Chris Deering, chairman of the Edinburgh Interactive Festival has voiced a warning to the videogames industry that we must look to other sources of revenue.
He points to rising development costs and predicted falls in the software market. Micro transactions and advertising - ”these business models must be explored.”
”Traditional revenue sources will not be sufficient to fund games development. If you look at the very narrow definition of the gaming market, people are saying the software business will be down 20 per cent by 2011 versus this year,” cautioned Deering, opening this year’s EIF event.

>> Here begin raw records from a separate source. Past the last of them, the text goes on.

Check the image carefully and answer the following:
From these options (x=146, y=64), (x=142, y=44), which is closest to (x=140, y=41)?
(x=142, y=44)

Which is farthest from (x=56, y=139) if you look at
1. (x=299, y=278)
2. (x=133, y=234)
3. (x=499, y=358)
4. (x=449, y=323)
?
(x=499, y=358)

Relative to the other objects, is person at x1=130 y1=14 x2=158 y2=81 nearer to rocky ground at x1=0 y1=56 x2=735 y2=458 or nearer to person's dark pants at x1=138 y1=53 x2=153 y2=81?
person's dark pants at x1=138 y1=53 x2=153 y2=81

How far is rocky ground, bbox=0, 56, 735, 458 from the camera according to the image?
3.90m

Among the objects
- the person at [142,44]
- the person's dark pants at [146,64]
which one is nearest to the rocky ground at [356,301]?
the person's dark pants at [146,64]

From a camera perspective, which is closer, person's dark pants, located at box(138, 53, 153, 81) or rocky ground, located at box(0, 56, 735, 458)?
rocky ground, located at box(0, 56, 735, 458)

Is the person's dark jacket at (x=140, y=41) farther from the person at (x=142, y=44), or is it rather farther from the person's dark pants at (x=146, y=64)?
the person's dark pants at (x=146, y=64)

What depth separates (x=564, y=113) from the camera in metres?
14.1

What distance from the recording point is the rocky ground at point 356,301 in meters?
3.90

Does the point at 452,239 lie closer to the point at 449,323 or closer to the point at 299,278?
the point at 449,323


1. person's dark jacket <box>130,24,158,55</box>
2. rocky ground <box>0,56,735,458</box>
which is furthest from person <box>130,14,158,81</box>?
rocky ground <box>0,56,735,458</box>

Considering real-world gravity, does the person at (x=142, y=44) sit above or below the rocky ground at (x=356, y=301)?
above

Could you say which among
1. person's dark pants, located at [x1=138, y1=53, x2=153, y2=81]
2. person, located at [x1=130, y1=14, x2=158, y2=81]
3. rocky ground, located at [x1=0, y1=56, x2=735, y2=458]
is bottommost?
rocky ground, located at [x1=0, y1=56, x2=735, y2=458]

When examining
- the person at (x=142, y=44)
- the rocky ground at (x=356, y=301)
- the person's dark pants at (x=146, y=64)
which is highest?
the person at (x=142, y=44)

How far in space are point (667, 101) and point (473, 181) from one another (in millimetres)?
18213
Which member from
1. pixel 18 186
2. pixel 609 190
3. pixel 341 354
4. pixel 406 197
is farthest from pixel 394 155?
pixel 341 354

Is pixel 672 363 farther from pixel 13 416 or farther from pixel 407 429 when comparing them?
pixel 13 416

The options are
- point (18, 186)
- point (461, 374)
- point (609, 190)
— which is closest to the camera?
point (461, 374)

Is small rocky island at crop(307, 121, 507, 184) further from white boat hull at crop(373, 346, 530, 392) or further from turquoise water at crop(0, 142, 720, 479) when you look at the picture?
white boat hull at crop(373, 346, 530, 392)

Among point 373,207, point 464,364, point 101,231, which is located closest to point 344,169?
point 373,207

”Something is going to have to be there to make up the difference and take us beyond that threshold,” he continued. The average ‘major’ title in the industry can now easily eat up $10 million, with true heavyweight titles like Rockstar Game’s Grand Theft Auto IV gobbling upwards of a whooping $100 million.
”My guess and analysis shows that less than 3 out of 10 games recover their development and marketing costs with boxed goods sales,” said Deering.
”So what’s going to have to happen? Creative use of hybrid online and offline advertising revenues, online offline transactions with consumers - these business models must be explored.”
Do we gamers have nothing but swords or guns at ‘discount prices’ and healing potions from the Coca-Cola corporation to look forward too? With 70% of videogames not recovering costs at retail something must be done - think of the starving programmers and artists!